PROMPT. In the data below, locate the line containing "警察署直立感じるThe Love Affairs" and the line containing "Blog Tour!! I Bet You by Ilsa MaddenMills", then retype both and everything between them exactly. Pictures are not part of the copy.

-- TASK MATERIAL follows --

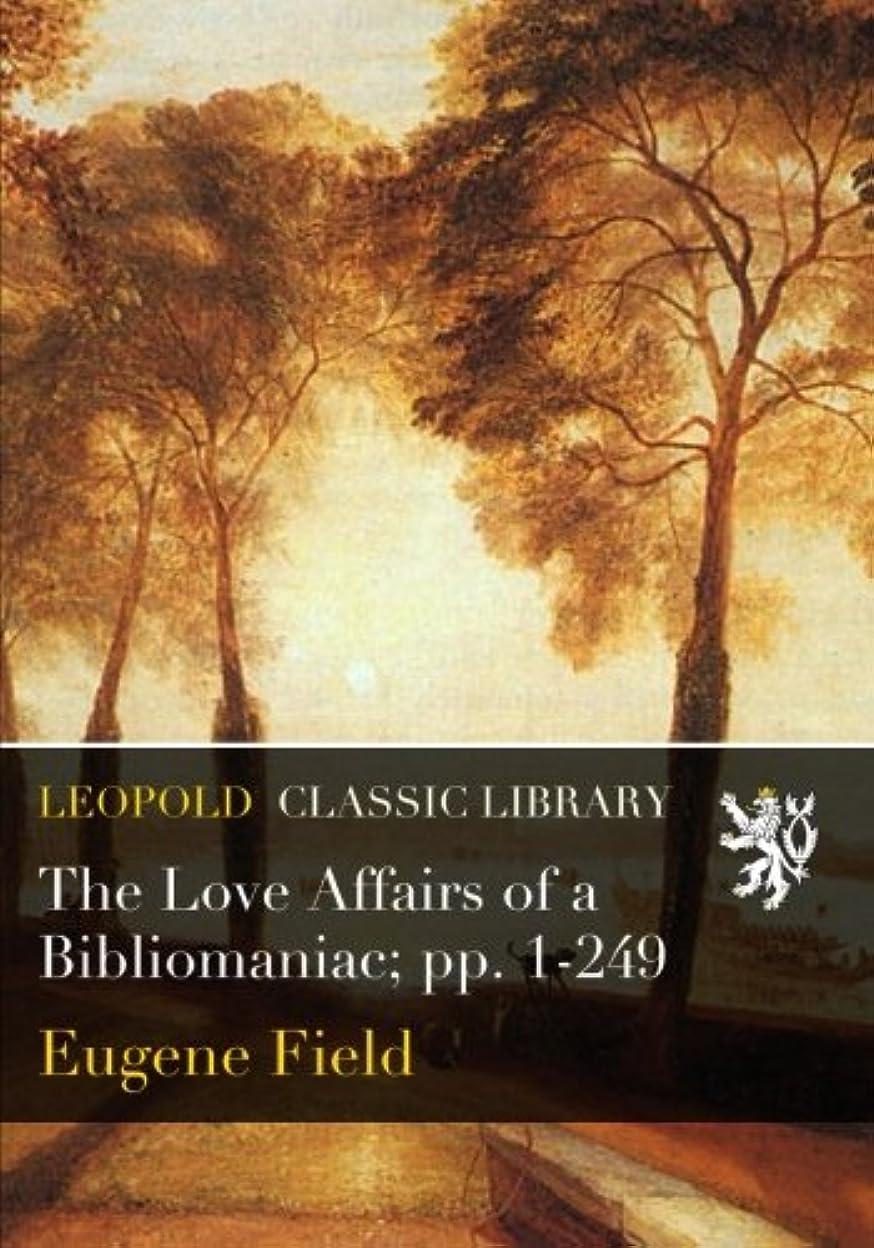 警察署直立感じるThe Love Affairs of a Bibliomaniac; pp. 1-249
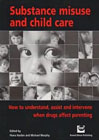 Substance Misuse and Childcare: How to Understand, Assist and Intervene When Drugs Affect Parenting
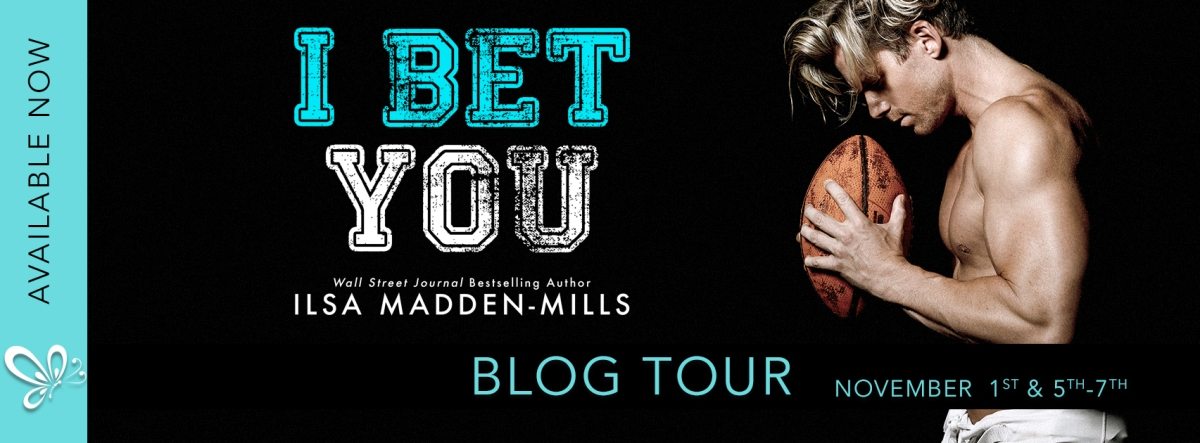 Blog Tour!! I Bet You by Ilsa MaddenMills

-- TASK MATERIAL concluded --
-- TASK MATERIAL follows --

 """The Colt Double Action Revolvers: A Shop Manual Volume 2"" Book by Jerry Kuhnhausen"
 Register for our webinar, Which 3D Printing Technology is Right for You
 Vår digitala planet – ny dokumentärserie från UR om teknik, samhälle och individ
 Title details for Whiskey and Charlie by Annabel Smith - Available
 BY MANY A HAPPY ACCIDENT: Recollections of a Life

-- TASK MATERIAL concluded --

EXERCISE SOLUTION.
 警察署直立感じるThe Love Affairs of a Bibliomaniac; pp. 1-249
 Substance Misuse and Childcare: How to Understand, Assist and Intervene When Drugs Affect Parenting
 Blog Tour!! I Bet You by Ilsa MaddenMills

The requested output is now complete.